District 4 Councilman Michael Barnes, a Democrat, recommended a lower tax rate than City Manager Curt Walton's proposed 8 percent hike.
Republican Andy Dulin, who represents district 6, says the city should not be raising taxes at all.
Barnes supported raising the property tax rate 2.5 percent. The property tax rate in Charlotte is 43.7 percent per $100 of taxable value.
The lower tax rate hike would eliminate the $119 million proposed to extend the city's streetcar line from time Warner Cable Arena out to Johnson C. Smith University.
"The last thing we need is a tinker toy running up and down the street," Cannon said.
But that didn't settle well with District 1 Councilwoman Patsy Kinsey who said the streetcar would take buses and traffic off the streets, especially Central Avenue, which runs through the heart of her district.
Other projects that seemed in jeopardy include some roadway and infrastructure improvements in low income areas and a planned maintenance facility for the city's transportation department.
Also unclear is whether money will be put in for the Lynx Blue Line Extension.
The NC Senate removed the state's contribution to the project from their proposed budget.
The extension would run the light rail another 9 miles from uptown out to the campus of UNC Charlotte.
The $1.16 billion project was to be paid for by the federal government, NCDOT and the city.
A spokesman for NCDOT said without the money in the state budget there is nothing they can do from their end.
So why didn't they all hash this out earlier when they were all together?
"I have no idea," said Budget Committee Chair Michael Barnes.
In an effort to reduce taxes, Barnes asked each council member to come up with an infrastructure project they could cut by noon on Monday.

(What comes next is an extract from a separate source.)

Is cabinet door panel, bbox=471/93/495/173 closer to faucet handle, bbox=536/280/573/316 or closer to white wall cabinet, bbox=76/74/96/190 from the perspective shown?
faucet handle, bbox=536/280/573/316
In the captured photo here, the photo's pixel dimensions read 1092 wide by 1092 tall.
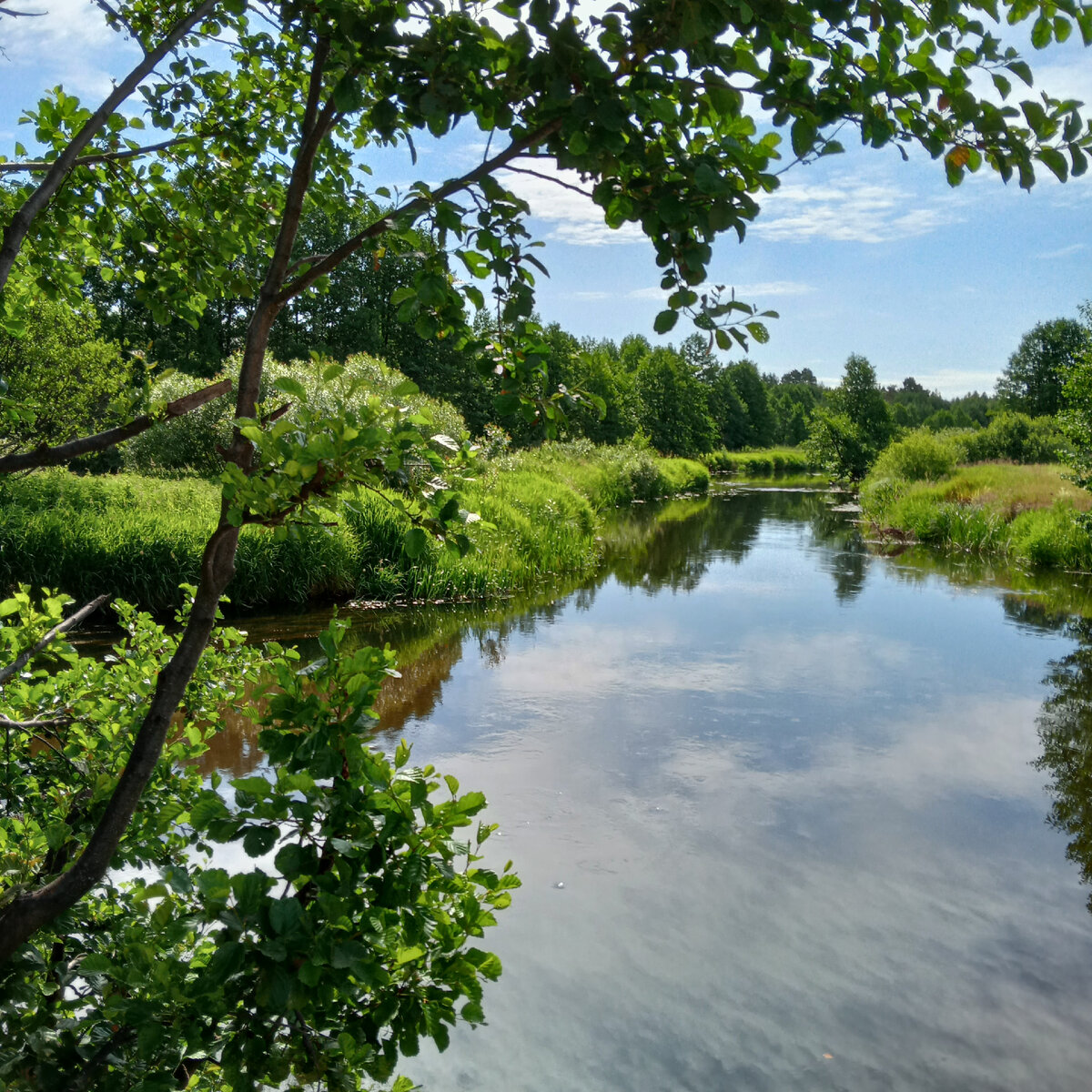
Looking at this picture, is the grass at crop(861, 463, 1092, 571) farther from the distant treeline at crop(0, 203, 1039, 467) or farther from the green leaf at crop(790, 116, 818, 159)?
the green leaf at crop(790, 116, 818, 159)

Andy Dulin is willing to give up one in his district, but that's not where the big-ticket spending is planned.
"It's really not much of a compromise for us to give up nothing," Dulin said. "So it's going to be up to the nine Democrats on the Charlotte City Council to figure out what they can do and whether they're willing to hold the line at zero tax increase."
Democrat LaWana Mayfield said she'd try to come up with something to eliminate from her district, where there are big ticket projects, but Dulin doesn't think Democrats will come up with enough. "And there will be a tax increase of some sort," he said.
Republican Warren Cooksey says the problem is that the council is approaching the budget all wrong.
"When you go out to buy a house, first you determine how much house you can afford, and then you go out looking for a house with that amount of money," he said.
He says so far, Council has come up with projects they want, but they haven't determined what taxpayers can afford.
"That is the passion of public service," Barnes said. "People disagree, they get upset, but we figure out how to move on for the benefit of Charlotte."
Mayor Anthony Foxx was not present at the meeting as he was attending the U.S. Conference of Mayors in Orlando, Florida.